This Passover: A Season of Justice for the Environment

February 20, 2015
Passover is my favorite time of year. More than exchanging presents on Hanukkah or blowing shofar by on the beaches of the Atlantic on Rosh Hashanah (my family’s tradition), Passover is when I am most able to connect with my family and my own Jewish values. While the extended meal and Seder lend themselves easily to close interpersonal and spiritual renewal, it’s the central concepts of Passover that make me return to this time of year again and again with excitement and energy; Passover is a holiday about social justice and freedom from oppression. It is an opportunity, among family and friends, to dig deeper into the issues of our time.

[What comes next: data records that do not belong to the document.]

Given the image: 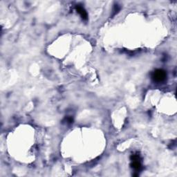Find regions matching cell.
<instances>
[{
	"label": "cell",
	"instance_id": "1",
	"mask_svg": "<svg viewBox=\"0 0 177 177\" xmlns=\"http://www.w3.org/2000/svg\"><path fill=\"white\" fill-rule=\"evenodd\" d=\"M166 73L162 69H157L154 71L152 74V79L157 82H163L166 78Z\"/></svg>",
	"mask_w": 177,
	"mask_h": 177
},
{
	"label": "cell",
	"instance_id": "2",
	"mask_svg": "<svg viewBox=\"0 0 177 177\" xmlns=\"http://www.w3.org/2000/svg\"><path fill=\"white\" fill-rule=\"evenodd\" d=\"M76 9L83 20H87V13L86 11L84 10V8H82V6L80 5H77L76 6Z\"/></svg>",
	"mask_w": 177,
	"mask_h": 177
},
{
	"label": "cell",
	"instance_id": "3",
	"mask_svg": "<svg viewBox=\"0 0 177 177\" xmlns=\"http://www.w3.org/2000/svg\"><path fill=\"white\" fill-rule=\"evenodd\" d=\"M132 167L137 171L140 170V169L141 168V164L140 161H132Z\"/></svg>",
	"mask_w": 177,
	"mask_h": 177
}]
</instances>
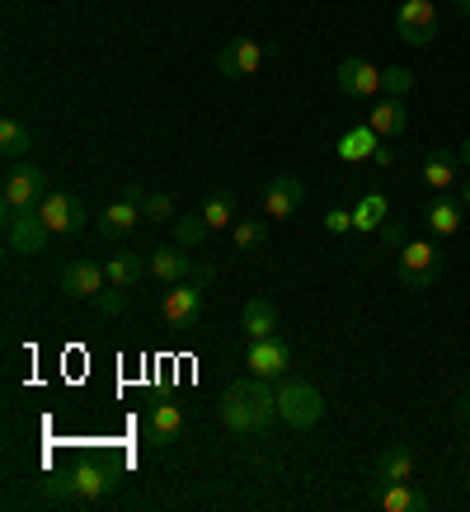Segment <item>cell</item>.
<instances>
[{
	"label": "cell",
	"instance_id": "1",
	"mask_svg": "<svg viewBox=\"0 0 470 512\" xmlns=\"http://www.w3.org/2000/svg\"><path fill=\"white\" fill-rule=\"evenodd\" d=\"M273 419H278V386L273 381L250 372L245 381H231V386L221 390V423L235 437L264 433Z\"/></svg>",
	"mask_w": 470,
	"mask_h": 512
},
{
	"label": "cell",
	"instance_id": "2",
	"mask_svg": "<svg viewBox=\"0 0 470 512\" xmlns=\"http://www.w3.org/2000/svg\"><path fill=\"white\" fill-rule=\"evenodd\" d=\"M66 494L76 503H94V498H109L118 484V466H113L104 451H80L76 461L66 466Z\"/></svg>",
	"mask_w": 470,
	"mask_h": 512
},
{
	"label": "cell",
	"instance_id": "3",
	"mask_svg": "<svg viewBox=\"0 0 470 512\" xmlns=\"http://www.w3.org/2000/svg\"><path fill=\"white\" fill-rule=\"evenodd\" d=\"M273 386H278V419L282 423H292L297 433H306V428L320 423V414H325V395H320L311 381L282 376V381H273Z\"/></svg>",
	"mask_w": 470,
	"mask_h": 512
},
{
	"label": "cell",
	"instance_id": "4",
	"mask_svg": "<svg viewBox=\"0 0 470 512\" xmlns=\"http://www.w3.org/2000/svg\"><path fill=\"white\" fill-rule=\"evenodd\" d=\"M395 254H400L395 273H400V282H405L409 292H428L442 278V254L433 240H405Z\"/></svg>",
	"mask_w": 470,
	"mask_h": 512
},
{
	"label": "cell",
	"instance_id": "5",
	"mask_svg": "<svg viewBox=\"0 0 470 512\" xmlns=\"http://www.w3.org/2000/svg\"><path fill=\"white\" fill-rule=\"evenodd\" d=\"M203 278H184L174 282L165 301H160V315H165V325L170 329H193L198 325V315H203Z\"/></svg>",
	"mask_w": 470,
	"mask_h": 512
},
{
	"label": "cell",
	"instance_id": "6",
	"mask_svg": "<svg viewBox=\"0 0 470 512\" xmlns=\"http://www.w3.org/2000/svg\"><path fill=\"white\" fill-rule=\"evenodd\" d=\"M43 188H47V174L29 160H15L10 174H5V188H0V202L5 212H19V207H38L43 202Z\"/></svg>",
	"mask_w": 470,
	"mask_h": 512
},
{
	"label": "cell",
	"instance_id": "7",
	"mask_svg": "<svg viewBox=\"0 0 470 512\" xmlns=\"http://www.w3.org/2000/svg\"><path fill=\"white\" fill-rule=\"evenodd\" d=\"M245 367H250L254 376H264V381H282V376L292 372V343L278 339V334L250 339V348H245Z\"/></svg>",
	"mask_w": 470,
	"mask_h": 512
},
{
	"label": "cell",
	"instance_id": "8",
	"mask_svg": "<svg viewBox=\"0 0 470 512\" xmlns=\"http://www.w3.org/2000/svg\"><path fill=\"white\" fill-rule=\"evenodd\" d=\"M47 226L38 217V207H19V212H5V245L10 254H43L47 245Z\"/></svg>",
	"mask_w": 470,
	"mask_h": 512
},
{
	"label": "cell",
	"instance_id": "9",
	"mask_svg": "<svg viewBox=\"0 0 470 512\" xmlns=\"http://www.w3.org/2000/svg\"><path fill=\"white\" fill-rule=\"evenodd\" d=\"M395 29H400V38L409 47H428L438 38V5L433 0H405L395 10Z\"/></svg>",
	"mask_w": 470,
	"mask_h": 512
},
{
	"label": "cell",
	"instance_id": "10",
	"mask_svg": "<svg viewBox=\"0 0 470 512\" xmlns=\"http://www.w3.org/2000/svg\"><path fill=\"white\" fill-rule=\"evenodd\" d=\"M38 217H43V226L52 235H80L85 231V202L71 198V193H43Z\"/></svg>",
	"mask_w": 470,
	"mask_h": 512
},
{
	"label": "cell",
	"instance_id": "11",
	"mask_svg": "<svg viewBox=\"0 0 470 512\" xmlns=\"http://www.w3.org/2000/svg\"><path fill=\"white\" fill-rule=\"evenodd\" d=\"M334 85L348 99H372V94H381V71L372 62H362V57H348V62L334 66Z\"/></svg>",
	"mask_w": 470,
	"mask_h": 512
},
{
	"label": "cell",
	"instance_id": "12",
	"mask_svg": "<svg viewBox=\"0 0 470 512\" xmlns=\"http://www.w3.org/2000/svg\"><path fill=\"white\" fill-rule=\"evenodd\" d=\"M57 282H62L66 296H76V301H94V296L104 292V282H109V273L94 264V259H71V264L57 273Z\"/></svg>",
	"mask_w": 470,
	"mask_h": 512
},
{
	"label": "cell",
	"instance_id": "13",
	"mask_svg": "<svg viewBox=\"0 0 470 512\" xmlns=\"http://www.w3.org/2000/svg\"><path fill=\"white\" fill-rule=\"evenodd\" d=\"M301 202H306V184H301L297 174H278V179L264 188V217H268V221L297 217Z\"/></svg>",
	"mask_w": 470,
	"mask_h": 512
},
{
	"label": "cell",
	"instance_id": "14",
	"mask_svg": "<svg viewBox=\"0 0 470 512\" xmlns=\"http://www.w3.org/2000/svg\"><path fill=\"white\" fill-rule=\"evenodd\" d=\"M259 66H264V47L254 43V38H231V43L217 52V71L221 76H231V80L254 76Z\"/></svg>",
	"mask_w": 470,
	"mask_h": 512
},
{
	"label": "cell",
	"instance_id": "15",
	"mask_svg": "<svg viewBox=\"0 0 470 512\" xmlns=\"http://www.w3.org/2000/svg\"><path fill=\"white\" fill-rule=\"evenodd\" d=\"M461 221H466V207H461L452 193H433V198L423 202V226L433 235H442V240H452V235L461 231Z\"/></svg>",
	"mask_w": 470,
	"mask_h": 512
},
{
	"label": "cell",
	"instance_id": "16",
	"mask_svg": "<svg viewBox=\"0 0 470 512\" xmlns=\"http://www.w3.org/2000/svg\"><path fill=\"white\" fill-rule=\"evenodd\" d=\"M179 433H184V409H179L174 400H160L156 409L146 414V442L165 451V447L179 442Z\"/></svg>",
	"mask_w": 470,
	"mask_h": 512
},
{
	"label": "cell",
	"instance_id": "17",
	"mask_svg": "<svg viewBox=\"0 0 470 512\" xmlns=\"http://www.w3.org/2000/svg\"><path fill=\"white\" fill-rule=\"evenodd\" d=\"M376 503L381 512H428L433 508V498L414 489L409 480H395V484H376Z\"/></svg>",
	"mask_w": 470,
	"mask_h": 512
},
{
	"label": "cell",
	"instance_id": "18",
	"mask_svg": "<svg viewBox=\"0 0 470 512\" xmlns=\"http://www.w3.org/2000/svg\"><path fill=\"white\" fill-rule=\"evenodd\" d=\"M151 278L156 282H165V287H174V282H184V278H193V264H188V249L174 240V245H160L151 259Z\"/></svg>",
	"mask_w": 470,
	"mask_h": 512
},
{
	"label": "cell",
	"instance_id": "19",
	"mask_svg": "<svg viewBox=\"0 0 470 512\" xmlns=\"http://www.w3.org/2000/svg\"><path fill=\"white\" fill-rule=\"evenodd\" d=\"M137 226H141V202L132 198V193H123L118 202H109L104 217H99V231L109 235V240H123V235H132Z\"/></svg>",
	"mask_w": 470,
	"mask_h": 512
},
{
	"label": "cell",
	"instance_id": "20",
	"mask_svg": "<svg viewBox=\"0 0 470 512\" xmlns=\"http://www.w3.org/2000/svg\"><path fill=\"white\" fill-rule=\"evenodd\" d=\"M367 123H372V132L381 141H400L409 127V113H405V99H381V104H372V113H367Z\"/></svg>",
	"mask_w": 470,
	"mask_h": 512
},
{
	"label": "cell",
	"instance_id": "21",
	"mask_svg": "<svg viewBox=\"0 0 470 512\" xmlns=\"http://www.w3.org/2000/svg\"><path fill=\"white\" fill-rule=\"evenodd\" d=\"M334 151H339V160H348V165H362V160H376L381 137L372 132V123H358V127H348L344 137L334 141Z\"/></svg>",
	"mask_w": 470,
	"mask_h": 512
},
{
	"label": "cell",
	"instance_id": "22",
	"mask_svg": "<svg viewBox=\"0 0 470 512\" xmlns=\"http://www.w3.org/2000/svg\"><path fill=\"white\" fill-rule=\"evenodd\" d=\"M240 325L250 339H268V334H278V306L268 301V296H250L245 306H240Z\"/></svg>",
	"mask_w": 470,
	"mask_h": 512
},
{
	"label": "cell",
	"instance_id": "23",
	"mask_svg": "<svg viewBox=\"0 0 470 512\" xmlns=\"http://www.w3.org/2000/svg\"><path fill=\"white\" fill-rule=\"evenodd\" d=\"M414 475V451L405 442H395L376 456V484H395V480H409Z\"/></svg>",
	"mask_w": 470,
	"mask_h": 512
},
{
	"label": "cell",
	"instance_id": "24",
	"mask_svg": "<svg viewBox=\"0 0 470 512\" xmlns=\"http://www.w3.org/2000/svg\"><path fill=\"white\" fill-rule=\"evenodd\" d=\"M33 151V132H29V123H19V118H0V156L10 160H24Z\"/></svg>",
	"mask_w": 470,
	"mask_h": 512
},
{
	"label": "cell",
	"instance_id": "25",
	"mask_svg": "<svg viewBox=\"0 0 470 512\" xmlns=\"http://www.w3.org/2000/svg\"><path fill=\"white\" fill-rule=\"evenodd\" d=\"M386 217H391V202L381 198V193H362L353 202V231H381Z\"/></svg>",
	"mask_w": 470,
	"mask_h": 512
},
{
	"label": "cell",
	"instance_id": "26",
	"mask_svg": "<svg viewBox=\"0 0 470 512\" xmlns=\"http://www.w3.org/2000/svg\"><path fill=\"white\" fill-rule=\"evenodd\" d=\"M104 273H109L113 287H132V282H141V273H151V264H141V254L123 249V254H113L109 264H104Z\"/></svg>",
	"mask_w": 470,
	"mask_h": 512
},
{
	"label": "cell",
	"instance_id": "27",
	"mask_svg": "<svg viewBox=\"0 0 470 512\" xmlns=\"http://www.w3.org/2000/svg\"><path fill=\"white\" fill-rule=\"evenodd\" d=\"M456 165H461V156H428L423 160V184L433 193H447L456 184Z\"/></svg>",
	"mask_w": 470,
	"mask_h": 512
},
{
	"label": "cell",
	"instance_id": "28",
	"mask_svg": "<svg viewBox=\"0 0 470 512\" xmlns=\"http://www.w3.org/2000/svg\"><path fill=\"white\" fill-rule=\"evenodd\" d=\"M203 221L212 226V231H231L235 226V198L231 193H212V198L203 202Z\"/></svg>",
	"mask_w": 470,
	"mask_h": 512
},
{
	"label": "cell",
	"instance_id": "29",
	"mask_svg": "<svg viewBox=\"0 0 470 512\" xmlns=\"http://www.w3.org/2000/svg\"><path fill=\"white\" fill-rule=\"evenodd\" d=\"M127 193L141 202V217L146 221H174V202L165 193H146V188H127Z\"/></svg>",
	"mask_w": 470,
	"mask_h": 512
},
{
	"label": "cell",
	"instance_id": "30",
	"mask_svg": "<svg viewBox=\"0 0 470 512\" xmlns=\"http://www.w3.org/2000/svg\"><path fill=\"white\" fill-rule=\"evenodd\" d=\"M212 231V226H207L203 221V212H188V217H179L174 221V240H179V245L184 249H193V245H203V235Z\"/></svg>",
	"mask_w": 470,
	"mask_h": 512
},
{
	"label": "cell",
	"instance_id": "31",
	"mask_svg": "<svg viewBox=\"0 0 470 512\" xmlns=\"http://www.w3.org/2000/svg\"><path fill=\"white\" fill-rule=\"evenodd\" d=\"M264 235H268V226H264L259 217H240V221L231 226V240H235L240 249H259V245H264Z\"/></svg>",
	"mask_w": 470,
	"mask_h": 512
},
{
	"label": "cell",
	"instance_id": "32",
	"mask_svg": "<svg viewBox=\"0 0 470 512\" xmlns=\"http://www.w3.org/2000/svg\"><path fill=\"white\" fill-rule=\"evenodd\" d=\"M381 90L391 94V99H405V94L414 90V71H409V66H386V71H381Z\"/></svg>",
	"mask_w": 470,
	"mask_h": 512
},
{
	"label": "cell",
	"instance_id": "33",
	"mask_svg": "<svg viewBox=\"0 0 470 512\" xmlns=\"http://www.w3.org/2000/svg\"><path fill=\"white\" fill-rule=\"evenodd\" d=\"M94 306H99V315H123L127 311V287H104V292L94 296Z\"/></svg>",
	"mask_w": 470,
	"mask_h": 512
},
{
	"label": "cell",
	"instance_id": "34",
	"mask_svg": "<svg viewBox=\"0 0 470 512\" xmlns=\"http://www.w3.org/2000/svg\"><path fill=\"white\" fill-rule=\"evenodd\" d=\"M325 226H329V235H344V231H353V207H329Z\"/></svg>",
	"mask_w": 470,
	"mask_h": 512
},
{
	"label": "cell",
	"instance_id": "35",
	"mask_svg": "<svg viewBox=\"0 0 470 512\" xmlns=\"http://www.w3.org/2000/svg\"><path fill=\"white\" fill-rule=\"evenodd\" d=\"M381 245H386V249H400V245H405V221H391V217H386V226H381Z\"/></svg>",
	"mask_w": 470,
	"mask_h": 512
},
{
	"label": "cell",
	"instance_id": "36",
	"mask_svg": "<svg viewBox=\"0 0 470 512\" xmlns=\"http://www.w3.org/2000/svg\"><path fill=\"white\" fill-rule=\"evenodd\" d=\"M376 165H381V170H386V165H395V151L386 146V141H381V151H376Z\"/></svg>",
	"mask_w": 470,
	"mask_h": 512
},
{
	"label": "cell",
	"instance_id": "37",
	"mask_svg": "<svg viewBox=\"0 0 470 512\" xmlns=\"http://www.w3.org/2000/svg\"><path fill=\"white\" fill-rule=\"evenodd\" d=\"M456 156H461V165H466V170H470V137L461 141V151H456Z\"/></svg>",
	"mask_w": 470,
	"mask_h": 512
},
{
	"label": "cell",
	"instance_id": "38",
	"mask_svg": "<svg viewBox=\"0 0 470 512\" xmlns=\"http://www.w3.org/2000/svg\"><path fill=\"white\" fill-rule=\"evenodd\" d=\"M461 419L470 423V395H466V400H461Z\"/></svg>",
	"mask_w": 470,
	"mask_h": 512
},
{
	"label": "cell",
	"instance_id": "39",
	"mask_svg": "<svg viewBox=\"0 0 470 512\" xmlns=\"http://www.w3.org/2000/svg\"><path fill=\"white\" fill-rule=\"evenodd\" d=\"M456 10H461V15L470 19V0H456Z\"/></svg>",
	"mask_w": 470,
	"mask_h": 512
},
{
	"label": "cell",
	"instance_id": "40",
	"mask_svg": "<svg viewBox=\"0 0 470 512\" xmlns=\"http://www.w3.org/2000/svg\"><path fill=\"white\" fill-rule=\"evenodd\" d=\"M461 207H466V212H470V184H466V193H461Z\"/></svg>",
	"mask_w": 470,
	"mask_h": 512
},
{
	"label": "cell",
	"instance_id": "41",
	"mask_svg": "<svg viewBox=\"0 0 470 512\" xmlns=\"http://www.w3.org/2000/svg\"><path fill=\"white\" fill-rule=\"evenodd\" d=\"M466 489H470V466H466Z\"/></svg>",
	"mask_w": 470,
	"mask_h": 512
}]
</instances>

This year, as we move closer to the international climate negotiations in Paris, France in December, 2015, and as we watch climate change worsen and global temperatures rise, environmental stewardship is an issue that should be at the top of our lists and central to discussion at our Seders. Not only is climate change an already-present and ever-growing threat, it is a threat that disproportionately effects those living in areas and economic conditions less-insulated from extreme weather events, floods, droughts and decreased crop viability. As Jews we are tasked with acting as a partner with God and the protection of our earth and acting to “champion the poor and the needy” (Proverbs 31:9). If you’re interested in focusing on the environment this year in your Passover Seder, the Shalom Center has a full Freedom Seder for the Earth Haggadah. If you want to add an environmental piece to your Passover celebration, these 10 human plagues about the effects of climate change, this Seder insert on the Four Children of climate change, or an alternative prayer over the karpas (greens) and salt water on the Seder plate are great option. You can check out other ways to incorporate social justice issues into your Passover here. Chag sameach!